About five years ago, McDonald made what he calls a "trial run," of the self-interview video, he told, in a pre-show interview. Nobody thought much about it at all. "I remember showing it to people and they'd politely nod and say, 'That's cute. So who was the kid playing you?'" he said. And it didn't even occur to them that the kid might be me. They were taking it in as they would any work of fiction, and on that level the video fell drastically short."

The bland reactions he received from that effort made McDonald realize, "that if I was going to do the video again (which I'd always planned for 2012) I would have to 1) try to demonstrate that the kid was me by including a montage, and 2) try to make the video good enough so that it wouldn't even matter if it was fake or not.

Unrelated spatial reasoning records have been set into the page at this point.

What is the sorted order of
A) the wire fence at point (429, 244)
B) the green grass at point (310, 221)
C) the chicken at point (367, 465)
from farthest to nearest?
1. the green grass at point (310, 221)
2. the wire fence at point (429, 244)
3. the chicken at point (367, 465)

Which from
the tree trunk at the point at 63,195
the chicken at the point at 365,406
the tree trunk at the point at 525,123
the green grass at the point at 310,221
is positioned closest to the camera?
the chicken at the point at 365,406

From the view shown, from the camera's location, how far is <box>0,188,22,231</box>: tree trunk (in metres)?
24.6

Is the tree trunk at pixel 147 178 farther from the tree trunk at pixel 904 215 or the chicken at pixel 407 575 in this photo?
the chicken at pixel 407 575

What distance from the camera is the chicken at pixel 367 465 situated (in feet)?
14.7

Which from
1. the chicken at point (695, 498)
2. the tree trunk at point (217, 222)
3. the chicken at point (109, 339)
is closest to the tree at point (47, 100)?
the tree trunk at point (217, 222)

Even though the footage is real, the piece is still a surreal work of fiction."

Spend any time combing through McDonald's massive YouTube archive however, and you realize that McDonald has spent every year between 12 and 32 with a camera — and often on one.

"For better or worse, almost everything I've ever made is available on YouTube, including some very embarrassing early videos," McDonald told "If you look at enough of them you get a better sense of how I grew from that 12-year-old kid to a thin, awkward teenager, etc."

Given its popularity, this "remake" is getting the attention McDonald hoped for, and he doesn't begrudge the doubters. "I realized that, paradoxically, if I made the conversation seem too convincing, it would seem more fake," he said. "I'd like to think I found the right balance what with the response and all. But either way, I'd much rather have people passionately calling it fake than the more ambivalent response I got to the older version. It's a lot more fun."